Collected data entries
-----
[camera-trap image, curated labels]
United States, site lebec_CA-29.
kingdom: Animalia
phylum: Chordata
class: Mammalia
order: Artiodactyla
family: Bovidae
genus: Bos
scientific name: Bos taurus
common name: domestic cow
-----
▶ Exercise
The task requires an exact transcription of all the data.

▶ Response below
[camera-trap image, curated labels]
United States, site lebec_CA-29.
kingdom: Animalia
phylum: Chordata
class: Mammalia
order: Artiodactyla
family: Bovidae
genus: Bos
scientific name: Bos taurus
common name: domestic cow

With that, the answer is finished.